老孩兒別的話可能是瞎說。


    但是這一點,老孩兒說的絕對沒錯。


    李曉明這廝,打小我就認識他。


    最開始的時候還歲數小,不知道怎麽觀人。


    等到了後來,知道了一些事情之後,我發現李曉明這種人其實挺讓人可怕的。


    這孫子怎麽說呢?


    他待人接物,就老百姓的話來說,那絕對是沒的說。


    禮數絕對周到,一說一笑,絕對親和禮貌。


    而且,這廝不說是視錢財如糞土吧,但是也差不多吧。


    直到後來我發現,這廝不是視錢財如糞土,他是視什麽都如糞土……


    這廝談不上什麽孝順,也談不上什麽不孝順。


    談不上什麽重情重義,但是也談不上欺朋騙友。


    事兒上,李曉明處事兒的時候,一般都是不差事兒的。


    但是,這廝就是六親緣淺,一副骨子裏就沒有什麽仁義禮智信,天地君親師這套東西的。


    他無論跟誰都挺好。


    但是你仔細一琢磨,跟誰都挺好,其實,就是跟誰都不好。


    跟誰都好和跟誰都不好,它們之間,並沒有什麽清晰的概念加以區分的。


    所以,他不是做作出來的生性涼薄。


    而是從骨子裏,到靈魂深處散發出來的生性涼薄……


    所以,無論是妻子,父母,兄弟,朋友,還是什麽,在他眼裏,或者是心裏,大抵,都是過客……

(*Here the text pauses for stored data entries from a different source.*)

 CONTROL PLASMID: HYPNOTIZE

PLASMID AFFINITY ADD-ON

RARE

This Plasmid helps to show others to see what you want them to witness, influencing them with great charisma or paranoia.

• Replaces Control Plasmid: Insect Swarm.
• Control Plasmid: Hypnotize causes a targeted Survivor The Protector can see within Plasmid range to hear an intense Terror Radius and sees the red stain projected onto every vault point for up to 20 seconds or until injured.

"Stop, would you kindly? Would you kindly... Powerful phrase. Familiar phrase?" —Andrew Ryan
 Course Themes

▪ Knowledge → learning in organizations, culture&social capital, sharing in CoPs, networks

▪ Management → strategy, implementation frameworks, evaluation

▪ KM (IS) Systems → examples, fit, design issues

    我甚至都懷疑,他覺得自己,可能也隻是一個生命的一個過客而已。


    所以我說,這廝哪怕身上隻有一百塊錢,那麽,他也敢拿這一百塊錢,買上一盒華子,然後到飯店裏,要上兩個小菜一瓶酒,把這僅有的一百塊花個幹淨,而不去想明天的事情……


    這乍看起來,是看的開,或者是什麽其它的,但是其實,那是一種骨子裏的生性涼薄……

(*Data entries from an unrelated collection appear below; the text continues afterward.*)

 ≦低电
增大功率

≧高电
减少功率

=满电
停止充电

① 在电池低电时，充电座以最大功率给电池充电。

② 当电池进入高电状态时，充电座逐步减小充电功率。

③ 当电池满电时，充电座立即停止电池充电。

    他對生命和生活,是淡然和漠視的,而且,這種淡然和漠視,不是裝出來的。


    也就是說,他骨子裏,就和非州草原上野獸一般,隻管今天吃飽就行了……


    至於明天,那是明天的事!


    你當然可以說,他看的開。


    但是,是不是也可以說,他骨子裏的血脈基因,其實,就是一隻野獸……


    這廝有多狠?


    當年他家隔壁的劉春家,有一條大狼狗,總是趴在他家隔壁的牆頭上,伸過狗頭來亂汪汪咬他。


    結果有一次我去了他家。


    劉春家的狗聽到動靜,又從牆頭上冒出狗頭來叫。


    結果,李曉妮伸出手,隻是做了一個手槍擊斃的動作,那條大狼狗當時嚇的就縮迴了狗頭,再也沒敢冒出來。


    我當時還嘖嘖稱奇……


    後來,直到小半年兒後,劉春請我去吃狗肉,我和劉春才驚異的發現,他家的那條大狼狗,身上竟然鑲嵌了二十多顆的汽槍子彈……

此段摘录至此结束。